After a vast number of benchmarks and several tests, there were winners and losers. The devil is in the detail of each candidate's strengths and weaknesses.
The Asus NCT-D is one of the first boards equipped with a SATA-II controller. On top of that, it offers many additional components. Altogether the price for the board is still a bit too high. However, if you are willing to pay the price, you will get the fastest board of this review.
The second Asus board, the NCCH-DL, is an enhanced version of PC-DL. Hence, it offers all of the advantages of its predecessor, such as excellent memory bandwidth or the fact that registered memory is not required. But it also inherits the disadvantages: PCI Express or more than 4 GB RAM are not available. It is the accessories, the equipment and the price that make the board interesting for high end desktops as well. However, one flaw remains: This board will not turn off automatically in case the CPUs overheat.
Gigabyte does not offer a lot of features with its 9ITDW. Due to the unfortunate fact that the fan control was still under development, it was almost impossible to do the test without using some ear muffs. Also, the monitoring tools for the operating system where not fully developed yet. Apparently, Gigabyte picked up on that by now. Lastly, users that still have some PCI-X cards can make a good deal GA-9ITDW. Finally, Gigabyte offers the better cost-performance ratio.
Thanks to the onboard graphics, Intel's SE7525GP2 is equally useful for servers and workstations. Being the only E7525 board using DDR400 memory, it makes deploying large amounts of RAM a pretty affordable affair. Unfortunately, it is not possible to control the fans via the latest 4-pin headers, even though this is highly propagated by Intel.
IWill offers a Xeon motherboard based on Canterwood for a price that is hard to beat. At the same time, this board offers very good overclocking options. With a mounting plate for the CPU cooler that comes included; this product could also be used in desktop chassis. Regrettably, it is not as easy to get the board everywhere as is the case with better-known manufacturers.

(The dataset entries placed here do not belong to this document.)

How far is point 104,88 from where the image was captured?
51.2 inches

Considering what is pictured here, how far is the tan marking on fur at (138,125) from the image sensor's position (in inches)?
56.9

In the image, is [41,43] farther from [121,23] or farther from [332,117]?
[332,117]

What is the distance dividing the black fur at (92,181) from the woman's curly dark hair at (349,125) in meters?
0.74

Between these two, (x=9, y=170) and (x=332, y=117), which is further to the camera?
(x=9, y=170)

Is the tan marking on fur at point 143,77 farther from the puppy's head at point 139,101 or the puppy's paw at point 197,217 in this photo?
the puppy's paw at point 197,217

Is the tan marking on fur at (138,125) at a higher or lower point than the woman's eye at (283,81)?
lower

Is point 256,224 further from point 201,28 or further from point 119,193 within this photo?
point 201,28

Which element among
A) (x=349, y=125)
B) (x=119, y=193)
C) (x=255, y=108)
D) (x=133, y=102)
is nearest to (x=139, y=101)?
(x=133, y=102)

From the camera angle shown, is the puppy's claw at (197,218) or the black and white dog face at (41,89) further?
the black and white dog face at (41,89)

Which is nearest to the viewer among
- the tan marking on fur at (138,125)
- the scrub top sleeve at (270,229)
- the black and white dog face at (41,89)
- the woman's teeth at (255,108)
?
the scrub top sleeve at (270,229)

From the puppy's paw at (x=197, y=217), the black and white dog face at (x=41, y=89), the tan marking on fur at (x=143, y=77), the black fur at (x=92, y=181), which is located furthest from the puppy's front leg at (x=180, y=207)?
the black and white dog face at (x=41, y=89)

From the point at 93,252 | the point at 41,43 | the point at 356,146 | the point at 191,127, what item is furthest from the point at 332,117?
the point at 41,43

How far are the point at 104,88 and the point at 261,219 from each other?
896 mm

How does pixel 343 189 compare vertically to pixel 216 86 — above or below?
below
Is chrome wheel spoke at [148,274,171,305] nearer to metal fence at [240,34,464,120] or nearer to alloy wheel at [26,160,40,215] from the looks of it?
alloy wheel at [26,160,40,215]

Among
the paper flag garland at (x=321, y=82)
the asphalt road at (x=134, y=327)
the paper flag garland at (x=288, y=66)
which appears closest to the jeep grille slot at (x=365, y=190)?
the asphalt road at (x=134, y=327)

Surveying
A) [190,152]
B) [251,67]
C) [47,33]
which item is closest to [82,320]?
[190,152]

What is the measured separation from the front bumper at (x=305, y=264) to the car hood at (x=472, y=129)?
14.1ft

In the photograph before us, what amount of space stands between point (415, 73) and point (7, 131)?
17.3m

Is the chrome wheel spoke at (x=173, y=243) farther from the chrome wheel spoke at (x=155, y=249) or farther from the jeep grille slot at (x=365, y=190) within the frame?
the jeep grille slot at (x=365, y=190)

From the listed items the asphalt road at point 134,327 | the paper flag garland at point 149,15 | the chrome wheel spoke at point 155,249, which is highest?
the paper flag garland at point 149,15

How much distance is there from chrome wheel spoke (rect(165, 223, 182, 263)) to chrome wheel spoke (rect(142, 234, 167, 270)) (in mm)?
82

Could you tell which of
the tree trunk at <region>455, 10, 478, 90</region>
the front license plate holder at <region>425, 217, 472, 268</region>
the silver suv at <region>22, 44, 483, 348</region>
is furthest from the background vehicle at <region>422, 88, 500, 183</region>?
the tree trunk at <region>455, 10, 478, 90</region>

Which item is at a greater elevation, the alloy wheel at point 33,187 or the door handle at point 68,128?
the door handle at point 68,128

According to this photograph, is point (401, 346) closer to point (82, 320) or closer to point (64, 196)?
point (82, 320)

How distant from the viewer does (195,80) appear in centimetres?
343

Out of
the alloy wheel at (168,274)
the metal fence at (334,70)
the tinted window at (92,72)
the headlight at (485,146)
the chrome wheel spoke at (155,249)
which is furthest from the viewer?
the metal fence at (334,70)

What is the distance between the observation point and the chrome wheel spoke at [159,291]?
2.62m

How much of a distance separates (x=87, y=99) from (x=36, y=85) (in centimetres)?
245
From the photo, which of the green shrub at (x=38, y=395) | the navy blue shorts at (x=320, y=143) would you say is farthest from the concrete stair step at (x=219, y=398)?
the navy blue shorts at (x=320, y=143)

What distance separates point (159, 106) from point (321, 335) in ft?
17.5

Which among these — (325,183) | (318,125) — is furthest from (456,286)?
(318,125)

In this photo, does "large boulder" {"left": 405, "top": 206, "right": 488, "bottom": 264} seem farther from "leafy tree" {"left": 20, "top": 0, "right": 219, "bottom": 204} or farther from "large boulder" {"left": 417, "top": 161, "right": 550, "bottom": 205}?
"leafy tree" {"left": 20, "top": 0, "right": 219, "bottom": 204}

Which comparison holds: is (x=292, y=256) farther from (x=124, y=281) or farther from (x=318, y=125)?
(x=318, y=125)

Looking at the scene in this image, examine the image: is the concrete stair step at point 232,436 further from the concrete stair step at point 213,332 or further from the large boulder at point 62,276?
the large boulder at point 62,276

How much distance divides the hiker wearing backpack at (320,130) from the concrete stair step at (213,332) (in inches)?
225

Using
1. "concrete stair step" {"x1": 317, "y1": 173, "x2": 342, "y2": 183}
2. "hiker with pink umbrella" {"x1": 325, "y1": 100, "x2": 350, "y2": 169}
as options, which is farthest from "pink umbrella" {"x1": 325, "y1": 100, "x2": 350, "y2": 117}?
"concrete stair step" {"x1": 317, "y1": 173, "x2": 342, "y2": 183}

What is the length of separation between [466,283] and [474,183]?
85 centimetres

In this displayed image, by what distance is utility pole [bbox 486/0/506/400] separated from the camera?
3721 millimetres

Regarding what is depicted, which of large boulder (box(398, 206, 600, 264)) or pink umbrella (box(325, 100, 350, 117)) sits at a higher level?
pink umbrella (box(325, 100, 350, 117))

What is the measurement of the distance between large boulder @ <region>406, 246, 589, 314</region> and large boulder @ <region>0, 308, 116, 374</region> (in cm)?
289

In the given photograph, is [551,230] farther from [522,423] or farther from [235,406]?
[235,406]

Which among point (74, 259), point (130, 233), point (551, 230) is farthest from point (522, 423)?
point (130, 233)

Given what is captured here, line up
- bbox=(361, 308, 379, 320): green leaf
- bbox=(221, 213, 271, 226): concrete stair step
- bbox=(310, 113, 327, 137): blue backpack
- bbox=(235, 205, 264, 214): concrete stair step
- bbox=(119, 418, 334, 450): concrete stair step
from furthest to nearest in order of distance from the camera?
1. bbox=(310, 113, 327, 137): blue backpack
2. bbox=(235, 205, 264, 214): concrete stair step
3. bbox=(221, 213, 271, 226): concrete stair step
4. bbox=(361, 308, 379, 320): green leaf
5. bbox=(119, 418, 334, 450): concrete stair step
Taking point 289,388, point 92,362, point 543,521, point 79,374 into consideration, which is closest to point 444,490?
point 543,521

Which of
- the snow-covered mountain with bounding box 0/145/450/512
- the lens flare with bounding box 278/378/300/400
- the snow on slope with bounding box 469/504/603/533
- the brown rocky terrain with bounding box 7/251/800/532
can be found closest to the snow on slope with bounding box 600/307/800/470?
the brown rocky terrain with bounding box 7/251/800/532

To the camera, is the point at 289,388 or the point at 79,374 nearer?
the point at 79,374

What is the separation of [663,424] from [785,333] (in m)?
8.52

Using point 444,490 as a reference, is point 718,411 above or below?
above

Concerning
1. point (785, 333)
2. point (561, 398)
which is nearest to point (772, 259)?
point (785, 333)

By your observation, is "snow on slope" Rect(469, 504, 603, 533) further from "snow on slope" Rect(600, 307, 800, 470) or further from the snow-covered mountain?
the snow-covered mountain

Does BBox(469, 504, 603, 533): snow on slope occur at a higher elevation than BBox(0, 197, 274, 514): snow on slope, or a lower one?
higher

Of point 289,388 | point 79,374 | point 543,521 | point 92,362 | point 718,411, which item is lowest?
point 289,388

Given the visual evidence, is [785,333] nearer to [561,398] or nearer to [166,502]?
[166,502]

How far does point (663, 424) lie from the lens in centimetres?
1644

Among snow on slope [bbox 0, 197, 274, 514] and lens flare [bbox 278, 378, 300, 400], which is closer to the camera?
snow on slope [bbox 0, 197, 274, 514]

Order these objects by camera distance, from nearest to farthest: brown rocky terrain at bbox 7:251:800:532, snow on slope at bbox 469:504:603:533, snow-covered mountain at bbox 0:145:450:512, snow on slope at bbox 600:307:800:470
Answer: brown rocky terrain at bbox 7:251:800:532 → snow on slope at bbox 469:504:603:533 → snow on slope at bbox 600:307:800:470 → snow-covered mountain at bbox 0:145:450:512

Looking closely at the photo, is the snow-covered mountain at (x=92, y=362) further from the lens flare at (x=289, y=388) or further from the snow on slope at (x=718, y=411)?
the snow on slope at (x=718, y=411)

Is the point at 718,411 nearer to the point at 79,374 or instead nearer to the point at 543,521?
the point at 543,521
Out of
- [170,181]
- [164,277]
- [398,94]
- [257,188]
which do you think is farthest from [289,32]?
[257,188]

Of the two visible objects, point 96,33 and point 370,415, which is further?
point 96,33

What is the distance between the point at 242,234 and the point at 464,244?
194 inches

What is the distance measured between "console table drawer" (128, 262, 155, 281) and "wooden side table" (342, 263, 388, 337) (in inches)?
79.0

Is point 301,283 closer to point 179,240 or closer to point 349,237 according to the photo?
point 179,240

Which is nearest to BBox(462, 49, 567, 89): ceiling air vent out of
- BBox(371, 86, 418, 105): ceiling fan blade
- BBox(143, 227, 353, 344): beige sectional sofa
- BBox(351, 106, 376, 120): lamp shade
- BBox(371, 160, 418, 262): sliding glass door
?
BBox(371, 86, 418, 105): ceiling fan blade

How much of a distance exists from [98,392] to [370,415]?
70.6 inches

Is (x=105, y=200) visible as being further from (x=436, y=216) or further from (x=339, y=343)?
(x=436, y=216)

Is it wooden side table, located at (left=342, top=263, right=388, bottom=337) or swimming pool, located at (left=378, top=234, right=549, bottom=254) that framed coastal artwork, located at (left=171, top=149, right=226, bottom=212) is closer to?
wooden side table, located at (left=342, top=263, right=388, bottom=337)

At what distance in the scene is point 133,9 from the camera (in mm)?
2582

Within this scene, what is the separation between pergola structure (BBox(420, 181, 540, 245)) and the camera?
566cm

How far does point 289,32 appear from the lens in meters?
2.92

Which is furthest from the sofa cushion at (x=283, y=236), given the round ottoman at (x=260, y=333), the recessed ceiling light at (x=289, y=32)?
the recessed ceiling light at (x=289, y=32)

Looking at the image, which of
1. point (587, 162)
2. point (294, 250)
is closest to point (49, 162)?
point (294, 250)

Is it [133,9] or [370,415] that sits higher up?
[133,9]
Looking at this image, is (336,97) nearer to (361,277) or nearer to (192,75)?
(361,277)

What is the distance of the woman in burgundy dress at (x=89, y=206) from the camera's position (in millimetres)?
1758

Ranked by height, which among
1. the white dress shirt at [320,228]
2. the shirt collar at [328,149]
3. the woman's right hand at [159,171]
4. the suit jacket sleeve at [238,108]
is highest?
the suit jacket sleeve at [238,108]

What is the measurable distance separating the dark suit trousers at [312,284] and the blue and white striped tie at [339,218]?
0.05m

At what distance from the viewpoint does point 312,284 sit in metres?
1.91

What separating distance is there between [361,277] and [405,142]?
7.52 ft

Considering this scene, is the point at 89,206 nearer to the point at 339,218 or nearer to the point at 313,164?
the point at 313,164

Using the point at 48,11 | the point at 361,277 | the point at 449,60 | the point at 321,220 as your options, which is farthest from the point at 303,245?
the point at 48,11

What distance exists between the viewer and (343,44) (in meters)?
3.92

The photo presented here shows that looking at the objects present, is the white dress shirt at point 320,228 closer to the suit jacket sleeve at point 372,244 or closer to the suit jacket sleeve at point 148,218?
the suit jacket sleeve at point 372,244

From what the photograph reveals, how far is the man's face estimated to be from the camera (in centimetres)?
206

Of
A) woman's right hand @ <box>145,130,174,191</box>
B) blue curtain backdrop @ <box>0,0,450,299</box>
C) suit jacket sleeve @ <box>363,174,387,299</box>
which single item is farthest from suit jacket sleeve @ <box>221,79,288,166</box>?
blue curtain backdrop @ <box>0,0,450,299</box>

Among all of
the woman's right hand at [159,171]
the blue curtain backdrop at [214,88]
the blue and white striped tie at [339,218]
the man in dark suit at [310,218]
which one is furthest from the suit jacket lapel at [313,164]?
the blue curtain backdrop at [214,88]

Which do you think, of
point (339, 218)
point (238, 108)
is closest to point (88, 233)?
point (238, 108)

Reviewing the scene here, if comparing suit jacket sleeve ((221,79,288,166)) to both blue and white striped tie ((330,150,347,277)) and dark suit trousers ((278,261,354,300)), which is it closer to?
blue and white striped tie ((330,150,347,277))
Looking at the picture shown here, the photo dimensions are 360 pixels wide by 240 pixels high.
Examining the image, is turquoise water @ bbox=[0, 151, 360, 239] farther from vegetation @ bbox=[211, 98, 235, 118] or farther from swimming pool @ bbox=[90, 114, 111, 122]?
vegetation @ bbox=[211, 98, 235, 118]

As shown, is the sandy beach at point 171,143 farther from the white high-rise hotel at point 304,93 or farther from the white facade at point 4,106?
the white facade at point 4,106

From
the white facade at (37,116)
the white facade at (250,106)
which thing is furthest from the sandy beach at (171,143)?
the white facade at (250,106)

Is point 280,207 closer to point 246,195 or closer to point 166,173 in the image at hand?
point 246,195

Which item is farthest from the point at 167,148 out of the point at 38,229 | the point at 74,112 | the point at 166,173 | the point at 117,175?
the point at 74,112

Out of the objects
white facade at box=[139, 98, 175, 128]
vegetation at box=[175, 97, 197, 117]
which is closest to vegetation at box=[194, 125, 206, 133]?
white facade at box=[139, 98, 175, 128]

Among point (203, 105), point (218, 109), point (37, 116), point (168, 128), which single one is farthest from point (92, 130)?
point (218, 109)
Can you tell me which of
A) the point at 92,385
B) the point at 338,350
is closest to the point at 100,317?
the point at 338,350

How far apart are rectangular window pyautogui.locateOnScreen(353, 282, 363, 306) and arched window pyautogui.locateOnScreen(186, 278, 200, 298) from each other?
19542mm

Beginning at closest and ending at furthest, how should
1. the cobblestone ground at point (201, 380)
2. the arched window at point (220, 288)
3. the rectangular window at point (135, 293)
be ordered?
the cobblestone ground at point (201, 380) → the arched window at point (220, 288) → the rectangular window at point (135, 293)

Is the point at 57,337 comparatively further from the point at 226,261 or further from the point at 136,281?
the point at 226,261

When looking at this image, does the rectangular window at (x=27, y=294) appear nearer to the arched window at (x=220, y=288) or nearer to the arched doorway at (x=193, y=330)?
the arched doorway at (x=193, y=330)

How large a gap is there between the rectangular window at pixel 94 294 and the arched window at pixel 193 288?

With its unbeaten feature set, Supermicro's X6DA8-G2 is definitely meant for professional usage and therefore eclipses all other boards that we tested. It's a unique combination of eight controllable fans, LSI RAID Zero option, Dual Gigabit LAN, IPMI option, SM bus PSU monitoring and the theoretical possibility of extending the memory up to 16 GB. While this board is the most expensive out of the bunch, it truly deserves our recommendation thanks to its flawless performance.
The S2676 fits into the same price range as the Supermicro board, but misses several of its goals. We missed the 4-pin fan headers; while a maximum of 8 GB RAM is not above average. Also, the CPU temperature monitoring did not work properly.